The purges have seriously hurt morale in some areas of the national security establishment, according to several officials within or close to the administration. Some elements of the government are low on relevant national security expertise and in some cases it has proven difficult to attract high-level talent, the officials added.

The NSC is the main body used by presidents to coordinate security strategy, and its staff often make key decisions regarding America's approach to the world's most volatile conflicts.

Waltz was blamed for accidentally adding the editor of The Atlantic magazine to a private thread describing details of an imminent US bombing campaign in Yemen. The Atlantic subsequently reported on the internal discussions about the strikes.

At a subsequent Cabinet meeting with Waltz in the room, Trump expressed his preference for holding such conversations in a secure setting, a clear sign of his displeasure. But he and others in the White House publicly expressed confidence in Waltz at the time.

Trump so far has expressed confidence in his defense secretary, Pete Hegseth, despite the turmoil at the top levels at the Pentagon and his involvement in the Signal controversy.

Waltz also attended Trump's televised cabinet meeting on Wednesday. In a Reuters photograph from the meeting, Waltz appeared to be using the Signal app on his phone. The photograph appears to show a list of chats he has had on the messaging app with other cabinet members, including Vice President JD Vance and Intelligence Chief Tulsi Gabbard.

Commenting on the photo, White House communications director Steven Cheung said on social media: "Signal is an approved app that is loaded onto our government phones."

WAVE OF FIRINGS

The NSC that Waltz will leave behind has been thinned by dismissals in recent weeks.

The bloodletting began a month ago, when Laura Loomer, a right-wing conspiracy theorist, handed Trump a list of individuals in the NSC she deemed to be disloyal during a meeting at the White House. Following that meeting, four senior directors were released.

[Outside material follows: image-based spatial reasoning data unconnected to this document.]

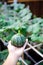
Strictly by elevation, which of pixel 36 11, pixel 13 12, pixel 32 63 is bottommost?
pixel 36 11

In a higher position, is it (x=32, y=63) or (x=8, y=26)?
(x=8, y=26)

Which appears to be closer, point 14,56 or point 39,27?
point 14,56

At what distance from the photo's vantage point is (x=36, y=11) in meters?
4.14

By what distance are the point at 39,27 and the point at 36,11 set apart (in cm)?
251

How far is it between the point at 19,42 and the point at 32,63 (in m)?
0.50

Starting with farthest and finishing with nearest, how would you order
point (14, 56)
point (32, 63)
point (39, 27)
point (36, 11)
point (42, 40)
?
1. point (36, 11)
2. point (32, 63)
3. point (39, 27)
4. point (42, 40)
5. point (14, 56)

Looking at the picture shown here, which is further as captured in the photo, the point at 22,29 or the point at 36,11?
the point at 36,11

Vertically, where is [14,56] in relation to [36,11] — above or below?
above

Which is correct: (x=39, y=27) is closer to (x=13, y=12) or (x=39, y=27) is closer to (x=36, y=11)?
(x=13, y=12)

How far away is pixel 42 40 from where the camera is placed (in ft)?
5.04

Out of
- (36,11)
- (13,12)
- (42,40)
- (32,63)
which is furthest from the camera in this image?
(36,11)

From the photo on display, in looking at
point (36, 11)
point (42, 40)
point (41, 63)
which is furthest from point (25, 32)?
point (36, 11)

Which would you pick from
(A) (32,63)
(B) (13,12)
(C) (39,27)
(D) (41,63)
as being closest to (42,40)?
(C) (39,27)

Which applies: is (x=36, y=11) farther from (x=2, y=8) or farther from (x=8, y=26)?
(x=8, y=26)
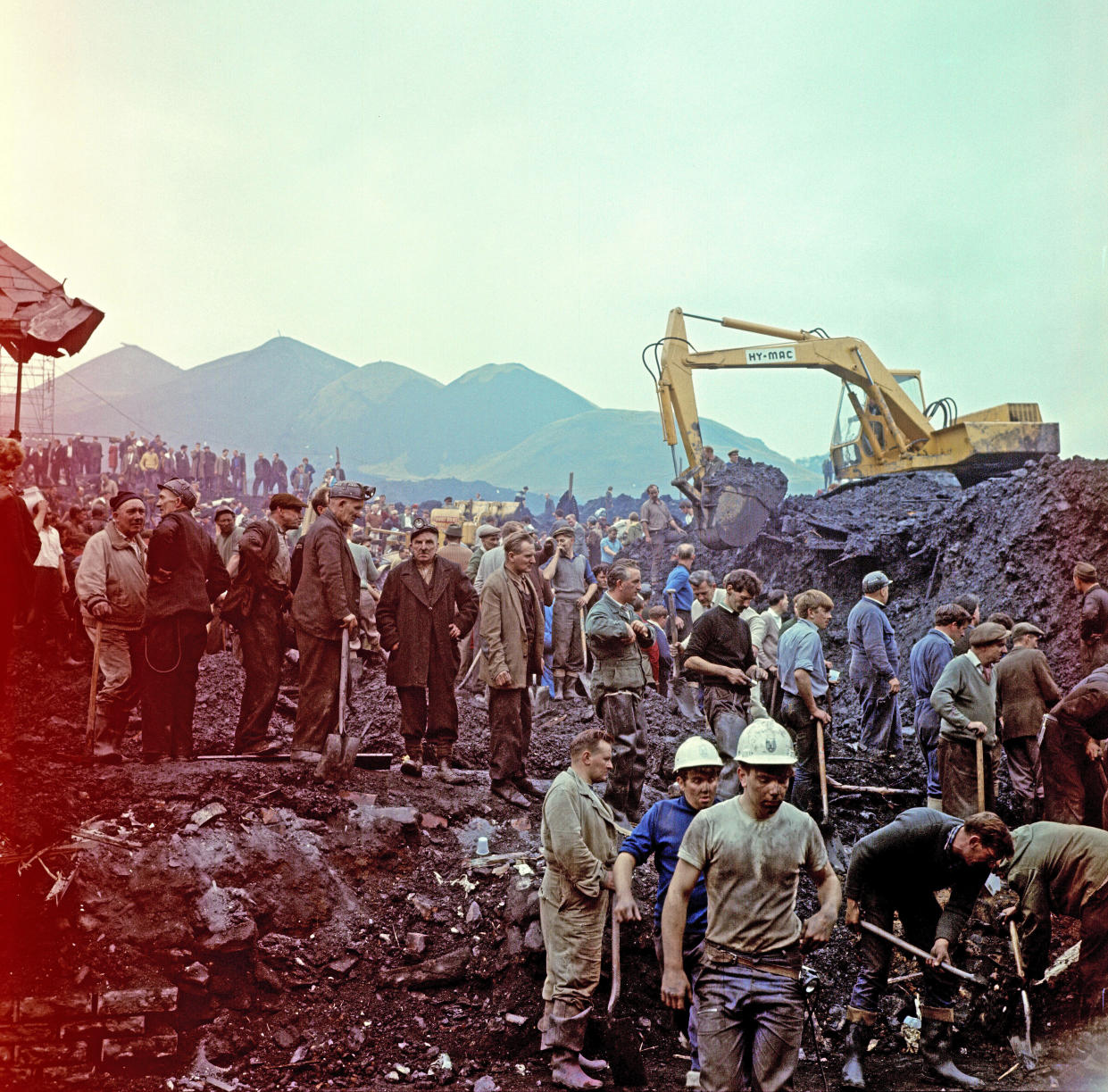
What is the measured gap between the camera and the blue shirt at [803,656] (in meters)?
7.22

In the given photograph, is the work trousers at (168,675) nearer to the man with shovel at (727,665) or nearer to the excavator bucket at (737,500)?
the man with shovel at (727,665)

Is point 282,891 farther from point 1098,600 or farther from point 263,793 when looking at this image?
point 1098,600

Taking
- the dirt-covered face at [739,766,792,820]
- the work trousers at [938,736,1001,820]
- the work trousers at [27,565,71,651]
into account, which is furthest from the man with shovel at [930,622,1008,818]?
the work trousers at [27,565,71,651]

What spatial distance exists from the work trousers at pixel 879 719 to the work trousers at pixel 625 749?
11.8ft

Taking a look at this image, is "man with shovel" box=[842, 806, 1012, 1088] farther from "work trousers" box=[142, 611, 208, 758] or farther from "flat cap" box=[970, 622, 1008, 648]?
"work trousers" box=[142, 611, 208, 758]

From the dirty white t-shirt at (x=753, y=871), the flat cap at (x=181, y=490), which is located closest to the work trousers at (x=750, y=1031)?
the dirty white t-shirt at (x=753, y=871)

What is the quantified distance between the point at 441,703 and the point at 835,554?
1025 centimetres

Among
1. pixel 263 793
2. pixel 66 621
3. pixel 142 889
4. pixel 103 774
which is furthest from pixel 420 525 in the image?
pixel 66 621

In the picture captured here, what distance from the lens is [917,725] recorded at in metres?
7.69

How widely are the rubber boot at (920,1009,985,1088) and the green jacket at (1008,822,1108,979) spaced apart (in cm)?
82

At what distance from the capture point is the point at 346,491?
6.78 m

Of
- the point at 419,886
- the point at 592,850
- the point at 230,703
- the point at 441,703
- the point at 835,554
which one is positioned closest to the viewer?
the point at 592,850

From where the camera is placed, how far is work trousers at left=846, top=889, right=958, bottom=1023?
475 centimetres

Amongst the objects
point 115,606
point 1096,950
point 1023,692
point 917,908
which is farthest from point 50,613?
point 1096,950
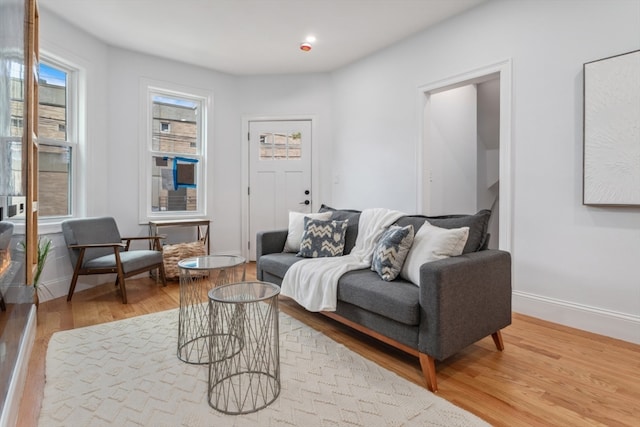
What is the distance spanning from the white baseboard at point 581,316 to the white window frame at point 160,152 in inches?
146

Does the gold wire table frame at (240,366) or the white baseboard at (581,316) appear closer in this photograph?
the gold wire table frame at (240,366)

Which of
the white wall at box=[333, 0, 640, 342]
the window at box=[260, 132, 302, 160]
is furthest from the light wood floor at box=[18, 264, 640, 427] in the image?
the window at box=[260, 132, 302, 160]

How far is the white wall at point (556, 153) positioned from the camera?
2.27m

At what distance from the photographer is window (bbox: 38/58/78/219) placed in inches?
129

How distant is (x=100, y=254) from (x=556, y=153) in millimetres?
4049

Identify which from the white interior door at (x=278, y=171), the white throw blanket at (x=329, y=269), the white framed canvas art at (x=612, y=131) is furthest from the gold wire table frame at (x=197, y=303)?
the white framed canvas art at (x=612, y=131)

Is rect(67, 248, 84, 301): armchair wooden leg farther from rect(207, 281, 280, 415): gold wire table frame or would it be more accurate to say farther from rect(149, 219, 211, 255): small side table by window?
rect(207, 281, 280, 415): gold wire table frame

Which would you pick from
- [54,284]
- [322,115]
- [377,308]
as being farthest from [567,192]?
[54,284]

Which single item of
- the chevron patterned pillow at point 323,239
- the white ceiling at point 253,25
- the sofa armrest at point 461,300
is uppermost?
the white ceiling at point 253,25

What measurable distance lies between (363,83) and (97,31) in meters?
2.89

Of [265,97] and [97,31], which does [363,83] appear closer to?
[265,97]

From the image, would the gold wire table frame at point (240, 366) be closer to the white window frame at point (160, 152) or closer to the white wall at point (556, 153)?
the white wall at point (556, 153)

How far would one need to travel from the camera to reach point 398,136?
3.78 metres

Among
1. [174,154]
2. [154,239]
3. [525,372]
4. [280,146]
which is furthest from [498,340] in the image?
[174,154]
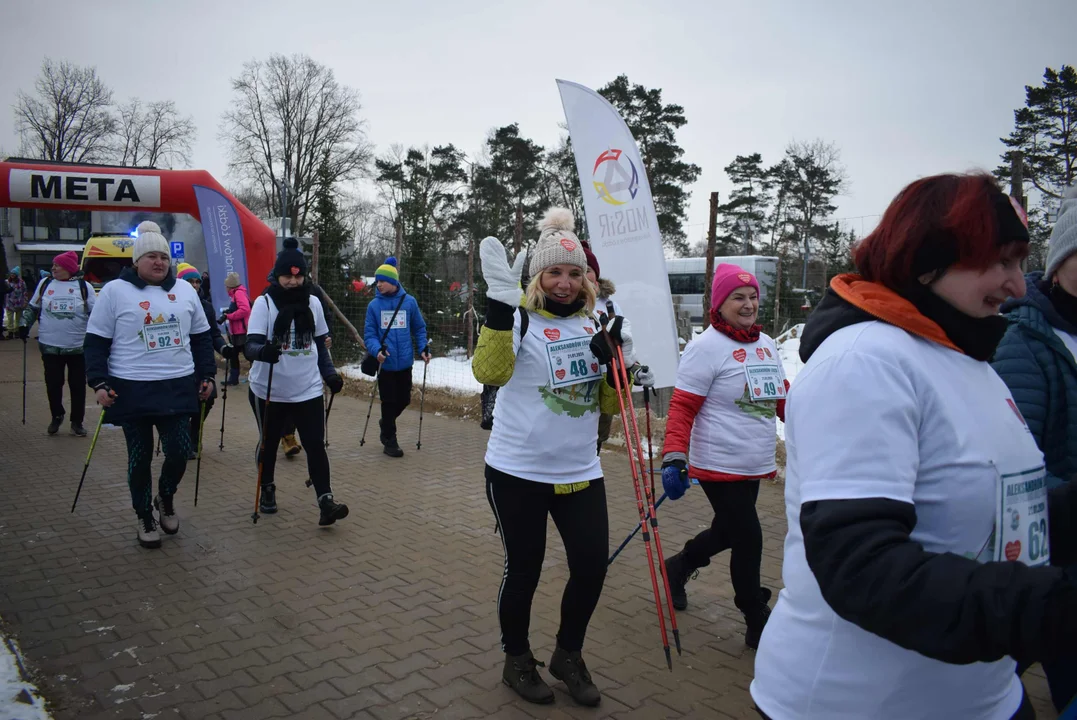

Those four senior directors - who oversaw intelligence, technology, international organizations and legislative affairs, respectively - had a long history in conservative policymaking and no apparent animosity toward Trump, leaving colleagues puzzled by their dismissals, according to two people with direct knowledge of the matter.

Some NSC staffers were upset that Waltz did not defend his staff more forcefully, those people said.

Since then, more than 20 additional NSC staffers of various profiles have been let go, typically with no notice, the people said.

The Signal controversy was not the only mark against Waltz in Trump's eyes, sources said.

A person familiar with the Cabinet's internal dynamics said Waltz was too hawkish for the war-averse Trump and was seen as not effectively coordinating foreign policy among a variety of agencies, a key role for the national security adviser.

Waltz's ouster could be of concern to US partners in Europe and Asia who have seen him as supportive of traditional alliances such as NATO and tempering more antagonistic views toward them from some other Trump aides, according to one foreign diplomat in Washington who spoke on condition of anonymity.

The UN position he is now being nominated for has been vacant since Trump withdrew the nomination of New York Republican Representative Elise Stefanik because her vote was needed in the House of Representatives, which is narrowly held by Republicans.